Abstract

Abstract Ecological speciation, the formation of reproductive barriers as a consequence of adaptive divergence, can be a widespread diversification process in lacustrine landscapes, where the interplay of multiple biotic and abiotic factors generates a lavish array of divergent environments. Copepods are a major component of aquatic ecosystems and have remarkable evolvability, but the effects of adaptation to divergent environments at the genomic level and their implications for diversification in lakes are unknown. We studied four populations of calanoid copepods (Leptodiaptomus group sicilis) inhabiting three permanent deep lakes and one ephemeral playa lake; despite their geographical closeness, they display adaptation to local conditions of salinity, potential immigrant inviability and divergent life‐history traits. Using a reduced representation of the genome, we describe the genomic signatures of ecological divergence (salinity and habitat permanence), genome‐wide differentiation and population structure. We found that the four populations are genetically well‐differentiated and constitute four monophyletic lineages with individual evolutionary trajectories. Candidate adaptive loci showed clear signatures of diversifying selection, and the relationship between neutral and adaptive genetic variation suggested a pattern of isolation‐by‐adaptation.

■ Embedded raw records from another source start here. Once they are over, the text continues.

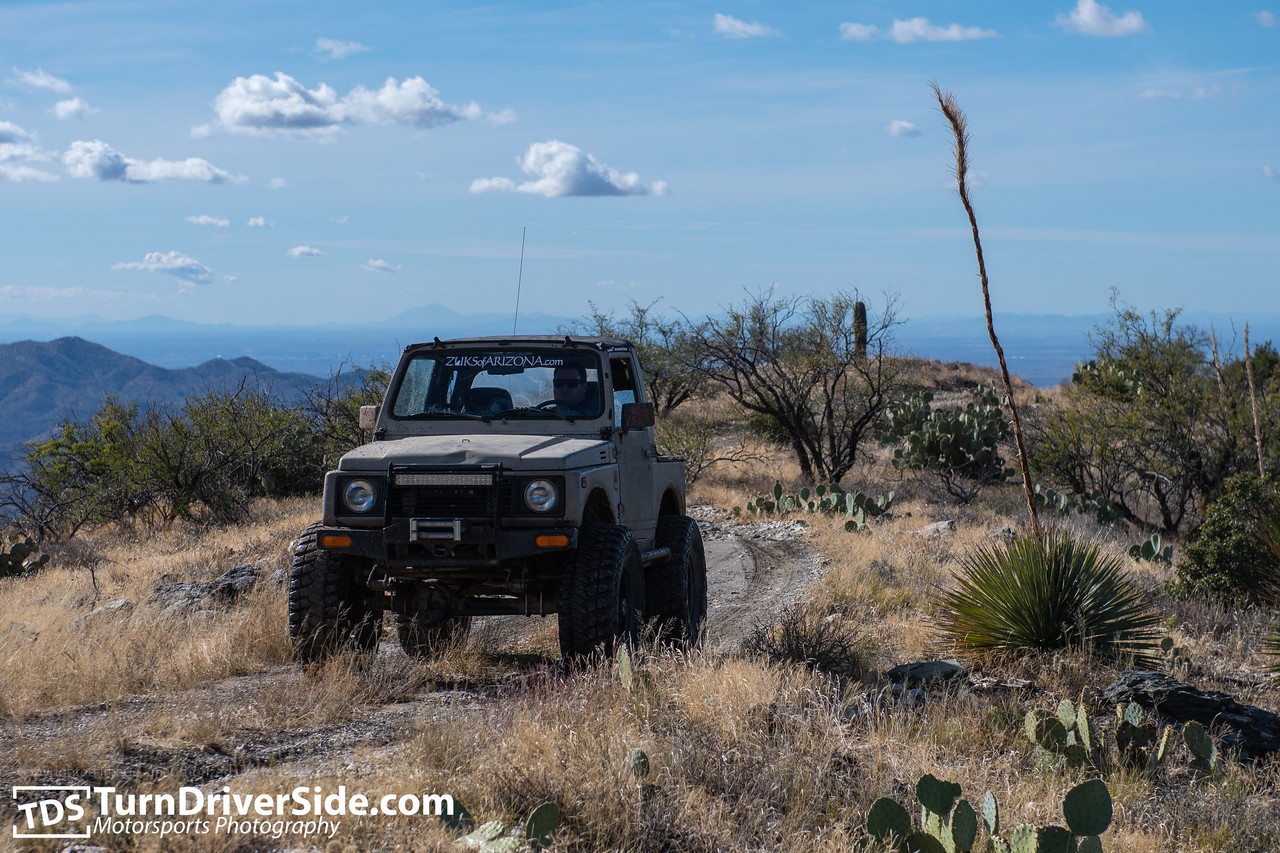 Daniel in his desert tan Suzuki Samurai on the Pucker Ridge Trail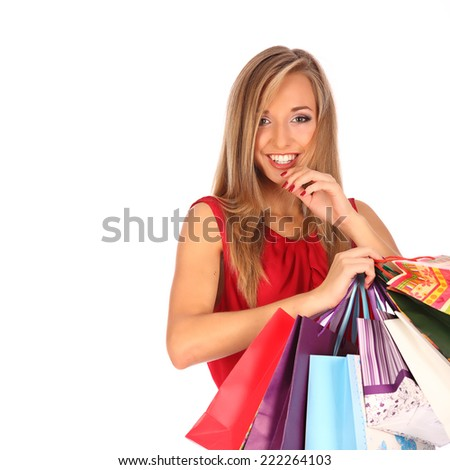 young pretty woman standing with colourful shopping bags, studio - stock photo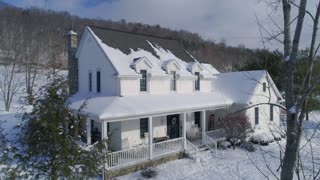 A slow aerial reverse establishing shot of a typical snow-covered Pennsylvania rural farmhouse in Winter.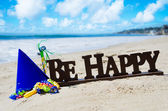 "Sign ""Be Happy"" with Birthday decorations on the beach — Stock Photo"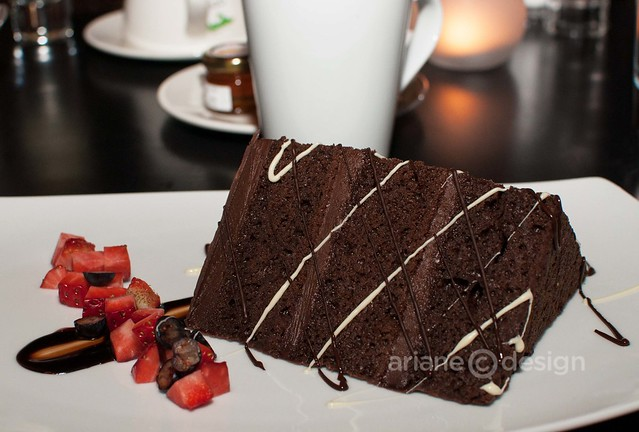 Mini Mosaic signature chocolate cake with fresh fruit and chocolate drizzle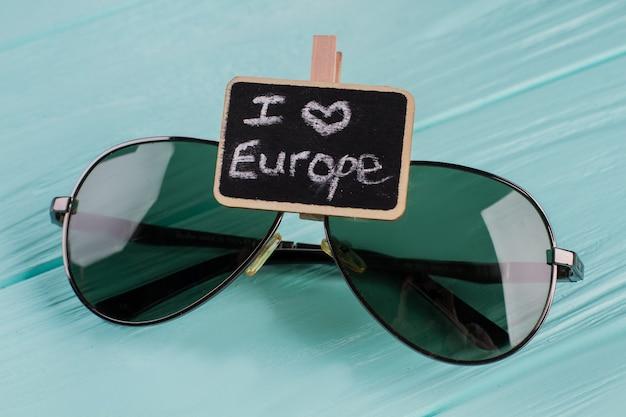 Zwarte bril op een houten ondergrond. ik hou van europa geschreven op het naamplaatje in de buurt van een zonnebril.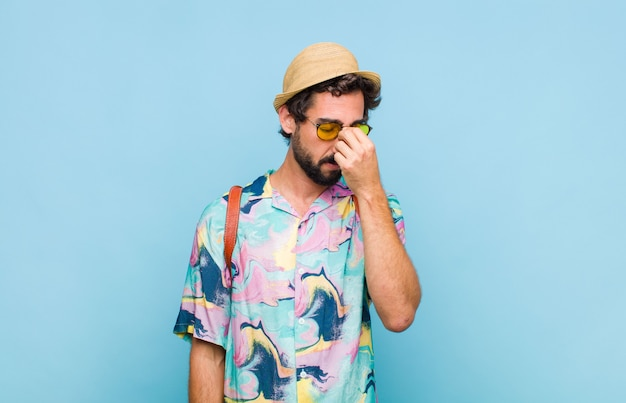 Молодой бородатый турист, чувствующий себя напряженным, несчастным и разочарованным, трогает лоб и страдает от сильной мигрени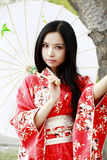 Kimono girl. Beautiful Asian girl in traditional kimono holding a umbrella under cherry tree Royalty Free Stock Images
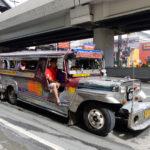Jeepney on the street in Manila_374232394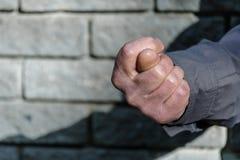 Näve med en tumme mellan indexet och långfingrarna, fikonträdtecken Gestmäns hand av negationen Begrepp av kasseringen closeup arkivfoto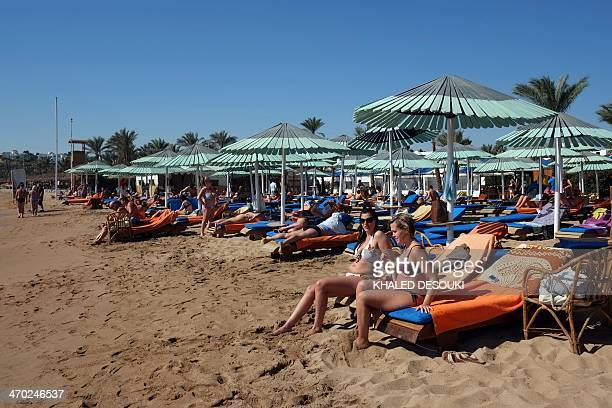 Tourists enjoy the beach in the Egyptian Red Sea resort of Sharm elSheikh on February 19 2014 The decline in tourism since the fall of Egyptian...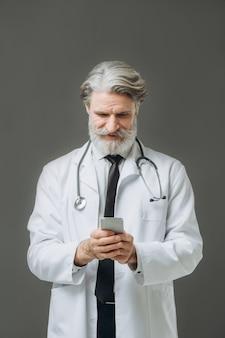 灰色の壁にドクターセンサーの肖像画。電話で話している白衣を着た白髪の主任医師。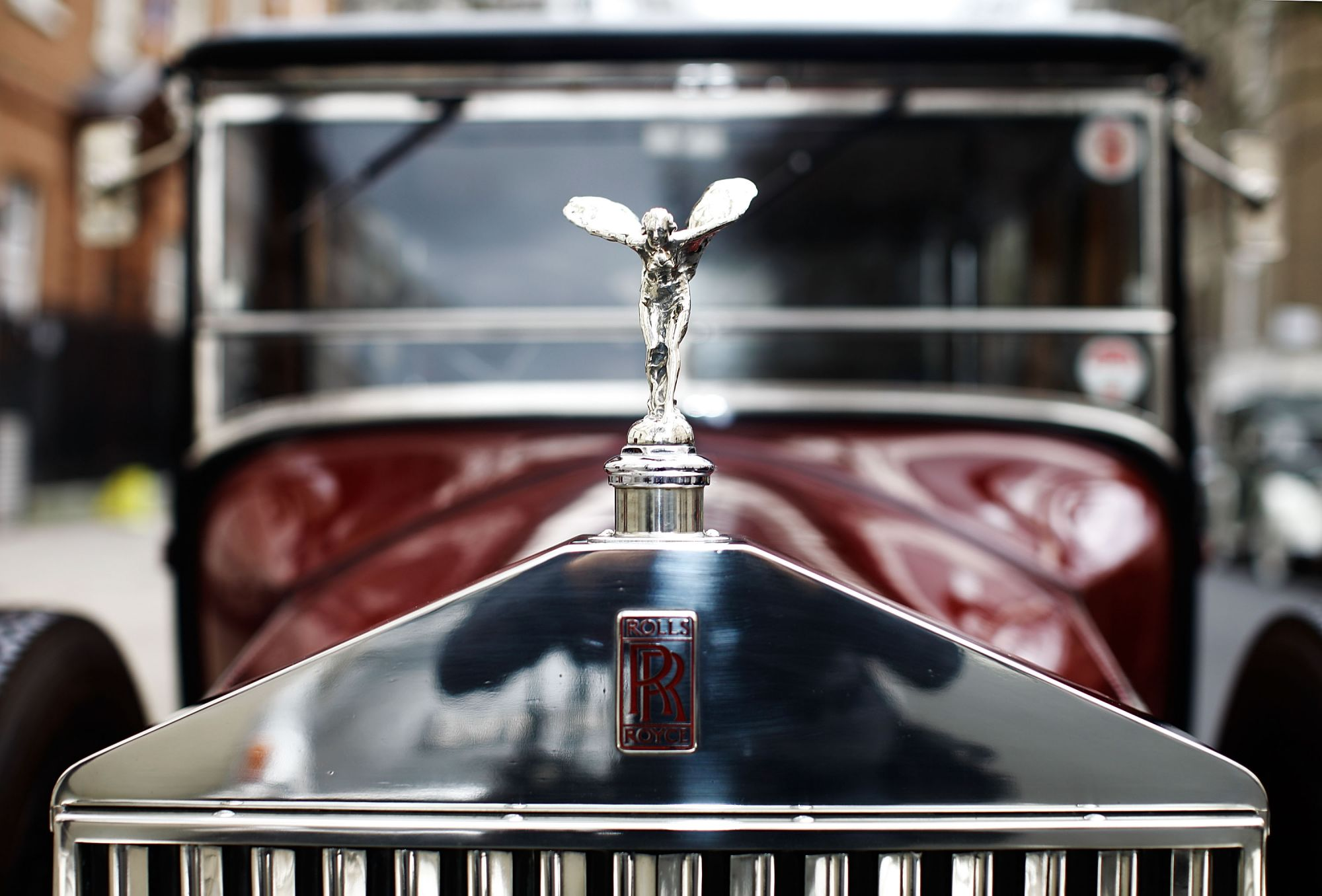 LONDON, ENGLAND - FEBRUARY 06:  Vintage Rolls Royce cars line up before a centenary parade on February 6, 2011 in London, England. Rolls Royce is celebrating the 100th anniversary of the introduction of the ÔSpirit of EcstasyÕ or ÔFlying LadyÕ icon that is found on the front of their cars.  (Photo by Matthew Lloyd/Getty Images)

Interestingly, most neutral and adaptive differentiation was associated with habitat permanence, not with salinity divergence. We concluded that local adaptation to salinity promoted reduced gene flow via immigrant inviability, reinforcing the adaptation to other factors associated with the permanence/ephemerality of lakes and fostering the accumulation of genomic differentiation due to neutral evolution, ultimately leading to speciation. Our results show how divergent ecological conditions such as salinity and permanence/ephemerality of water regime produce significant genomic differentiation in copepod populations, paving the way for their diversification and speciation.